So erscheinen Rameau's Opern entschieden als die ersten Versuche, den französischen Opernstil Lully's mit dem der Italiener zu verschmelzen, um so den dramatischen Stil überhaupt zu finden. Wie vertraut er mit den Mitteln der italienischen Oper war, das beweisen nicht nur die Arien, welche er als im Stil derselben gehalten bezeichnet, sondern seine Arien, Duette und Chöre überhaupt. Dennoch gelangte er durch alle diese Bestrebungen nur zur feineren Detailmalerei. Es entgeht ihm selten ein Zug, der musikalisch näher zu erläutern ist; aber er vermochte nicht auch diese einzelnen Züge einheitlich zusammenzufassen, so daß die Personen uns in bestimmten Charakteren, die Handlung sich in abgeschlossenen Situationen auch musikalisch darstellt. Diese letzte Bedingung sollte für die Bühne erst jener deutsche Meister erfüllen, der sich ebenso der Vorzüge der italienischen Cantabilität, wie der französischen Declamation bewußt worden war, und beide dann seiner tieferen Erkenntniß dramatischer Erforderniß dienstbar machte: Christoph von Gluck.

Daß Gluck Rameau's Bestrebungen kannte und daß sie nicht ohne Einwirkung bei ihm geblieben waren, ersahen wir bereits aus seinen Opern: »Telemacco« und den nachfolgenden, wie »La Clemenza di Tito« oder: »L' Innocenza giustificata«.

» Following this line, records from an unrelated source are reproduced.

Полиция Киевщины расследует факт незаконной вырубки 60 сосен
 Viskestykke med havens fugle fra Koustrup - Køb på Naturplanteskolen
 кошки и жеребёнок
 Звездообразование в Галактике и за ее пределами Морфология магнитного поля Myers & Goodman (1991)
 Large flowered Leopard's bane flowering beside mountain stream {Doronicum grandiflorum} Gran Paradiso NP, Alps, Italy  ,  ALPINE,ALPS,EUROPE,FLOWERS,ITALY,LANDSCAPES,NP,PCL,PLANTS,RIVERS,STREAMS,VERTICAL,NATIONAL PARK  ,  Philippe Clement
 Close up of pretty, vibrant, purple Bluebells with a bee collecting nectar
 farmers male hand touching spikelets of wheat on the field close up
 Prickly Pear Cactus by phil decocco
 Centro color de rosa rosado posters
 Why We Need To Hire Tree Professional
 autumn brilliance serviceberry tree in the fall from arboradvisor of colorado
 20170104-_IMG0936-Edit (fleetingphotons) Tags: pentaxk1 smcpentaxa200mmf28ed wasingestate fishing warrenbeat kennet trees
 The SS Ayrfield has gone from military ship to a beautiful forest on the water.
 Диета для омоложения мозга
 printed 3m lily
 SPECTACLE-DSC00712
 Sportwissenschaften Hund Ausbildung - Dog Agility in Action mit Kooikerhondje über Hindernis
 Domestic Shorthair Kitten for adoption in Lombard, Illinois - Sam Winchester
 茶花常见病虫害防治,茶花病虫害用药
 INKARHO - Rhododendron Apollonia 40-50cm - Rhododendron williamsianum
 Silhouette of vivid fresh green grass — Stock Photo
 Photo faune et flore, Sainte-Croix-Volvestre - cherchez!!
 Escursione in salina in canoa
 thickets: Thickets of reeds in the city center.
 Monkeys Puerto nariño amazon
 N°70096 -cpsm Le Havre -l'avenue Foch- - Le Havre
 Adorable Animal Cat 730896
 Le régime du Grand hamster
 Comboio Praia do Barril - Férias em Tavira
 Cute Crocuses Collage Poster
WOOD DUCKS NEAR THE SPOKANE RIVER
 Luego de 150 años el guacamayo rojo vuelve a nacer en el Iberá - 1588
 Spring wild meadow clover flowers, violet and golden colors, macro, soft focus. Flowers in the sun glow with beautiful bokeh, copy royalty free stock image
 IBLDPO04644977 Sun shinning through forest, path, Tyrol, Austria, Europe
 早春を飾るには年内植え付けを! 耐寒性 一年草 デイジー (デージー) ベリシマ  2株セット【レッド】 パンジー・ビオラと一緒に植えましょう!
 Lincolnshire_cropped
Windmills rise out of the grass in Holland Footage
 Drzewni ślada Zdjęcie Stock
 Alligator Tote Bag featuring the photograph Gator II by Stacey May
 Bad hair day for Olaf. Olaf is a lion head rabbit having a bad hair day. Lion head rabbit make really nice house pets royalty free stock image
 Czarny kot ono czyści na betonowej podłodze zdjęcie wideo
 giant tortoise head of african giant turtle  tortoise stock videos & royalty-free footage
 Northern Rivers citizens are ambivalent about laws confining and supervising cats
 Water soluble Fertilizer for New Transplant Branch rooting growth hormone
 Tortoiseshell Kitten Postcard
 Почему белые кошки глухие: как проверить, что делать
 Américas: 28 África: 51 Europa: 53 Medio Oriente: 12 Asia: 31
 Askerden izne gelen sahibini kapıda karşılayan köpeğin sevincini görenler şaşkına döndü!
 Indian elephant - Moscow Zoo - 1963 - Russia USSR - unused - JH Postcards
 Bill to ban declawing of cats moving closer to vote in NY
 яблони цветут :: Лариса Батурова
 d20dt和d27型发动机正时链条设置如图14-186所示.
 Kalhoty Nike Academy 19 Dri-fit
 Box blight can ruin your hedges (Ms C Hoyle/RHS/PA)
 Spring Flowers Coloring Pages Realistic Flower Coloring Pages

[99] Direct fördernd wirkten dann jene bereits erwähnten leichten französischen Operetten wie die Einlagen zu denselben, die Gluck in jener Zeit für den Wiener Hof schrieb.

In der sorgfältigen Ausbildung der Sprach-Accente zum Recitativ und der knappen Fassung der Vocal-und Instrumentalformen hatte die französische Oper die hauptsächlichsten Erfordernisse der komischen Oper gewonnen, und die »Agrements«, welche in den Gesängen und Instrumentalstücken der französischen Oper so ausgedehnt zur Verwendung kamen, sind für den Ausdruck der übermüthigen Laune und naiver Schalkhaftigkeit vielmehr geeignet, wie für die Stimmung der seriösen Oper. Als sich dann das französische Recitativ der komischen Wirkung hinderlich erwies, denn auch die sein zugespitzteste musikalische Recitation hindert den sprudelnden Witz des Dialogs, wurde dies einfach ausgeworfen und wich dem gesprochenen Dialoge.

Der eigentliche Anstoß hierzu ging wieder von Italien aus, denn die Oper von Jean Jacques Rousseau: »Devin du village« fällt hierbei kaum ins Gewicht. Rousseau hatte mit ihr nur die schwungvolle große italienische Cantilene ins Französische übersetzt, für die gefühlvollen Pariser seiner Zeit gehörig verschnitten. Die französische Oper von Lully und Rameau verstand Rousseau so wenig, daß er die Möglichkeit einer französischen Musik überhaupt bestritt; erst durch Gluck scheint ihm das Verständniß einer solchen eröffnet worden zu sein.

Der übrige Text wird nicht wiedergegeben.